Web page caption snippets
Start of Block

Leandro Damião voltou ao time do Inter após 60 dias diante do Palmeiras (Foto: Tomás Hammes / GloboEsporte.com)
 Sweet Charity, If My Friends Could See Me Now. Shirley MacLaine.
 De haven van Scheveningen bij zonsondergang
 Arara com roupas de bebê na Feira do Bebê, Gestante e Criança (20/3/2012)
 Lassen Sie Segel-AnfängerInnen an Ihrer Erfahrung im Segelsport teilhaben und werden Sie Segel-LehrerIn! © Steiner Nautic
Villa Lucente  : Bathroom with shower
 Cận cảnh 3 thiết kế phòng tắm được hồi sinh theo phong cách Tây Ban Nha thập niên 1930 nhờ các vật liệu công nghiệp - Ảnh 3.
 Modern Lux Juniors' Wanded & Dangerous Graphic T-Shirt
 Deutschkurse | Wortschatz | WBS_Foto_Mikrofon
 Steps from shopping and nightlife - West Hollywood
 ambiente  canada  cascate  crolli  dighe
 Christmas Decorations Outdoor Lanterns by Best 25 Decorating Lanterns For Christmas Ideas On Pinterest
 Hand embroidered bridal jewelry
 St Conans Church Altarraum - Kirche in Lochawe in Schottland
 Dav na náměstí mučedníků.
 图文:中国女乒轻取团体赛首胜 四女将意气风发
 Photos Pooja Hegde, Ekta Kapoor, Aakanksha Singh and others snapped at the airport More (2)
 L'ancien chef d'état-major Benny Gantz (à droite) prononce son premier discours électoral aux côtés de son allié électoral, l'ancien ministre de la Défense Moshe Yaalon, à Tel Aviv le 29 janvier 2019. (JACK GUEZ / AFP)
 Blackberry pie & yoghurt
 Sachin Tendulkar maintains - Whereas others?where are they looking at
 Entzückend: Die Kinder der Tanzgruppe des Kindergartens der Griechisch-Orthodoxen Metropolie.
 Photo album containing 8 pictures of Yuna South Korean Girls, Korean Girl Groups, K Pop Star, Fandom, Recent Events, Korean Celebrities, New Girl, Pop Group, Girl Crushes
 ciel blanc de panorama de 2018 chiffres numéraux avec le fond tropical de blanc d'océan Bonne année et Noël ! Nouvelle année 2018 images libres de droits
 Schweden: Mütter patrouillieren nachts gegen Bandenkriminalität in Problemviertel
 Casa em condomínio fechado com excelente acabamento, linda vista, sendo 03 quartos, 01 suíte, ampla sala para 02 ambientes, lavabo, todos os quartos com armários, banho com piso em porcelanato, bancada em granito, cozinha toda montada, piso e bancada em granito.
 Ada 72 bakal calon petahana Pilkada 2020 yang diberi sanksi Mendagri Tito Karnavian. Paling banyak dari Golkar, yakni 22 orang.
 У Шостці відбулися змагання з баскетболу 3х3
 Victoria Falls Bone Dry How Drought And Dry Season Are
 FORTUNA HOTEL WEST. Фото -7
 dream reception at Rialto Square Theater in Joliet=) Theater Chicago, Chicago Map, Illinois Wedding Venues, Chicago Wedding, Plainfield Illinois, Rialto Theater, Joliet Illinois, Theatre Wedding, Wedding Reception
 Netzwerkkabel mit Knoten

End of Block

» The task
For the string "others", search the preceding data and copy every line that includes it.

» Exercise result
 Photos Pooja Hegde, Ekta Kapoor, Aakanksha Singh and others snapped at the airport More (2)
 Sachin Tendulkar maintains - Whereas others?where are they looking at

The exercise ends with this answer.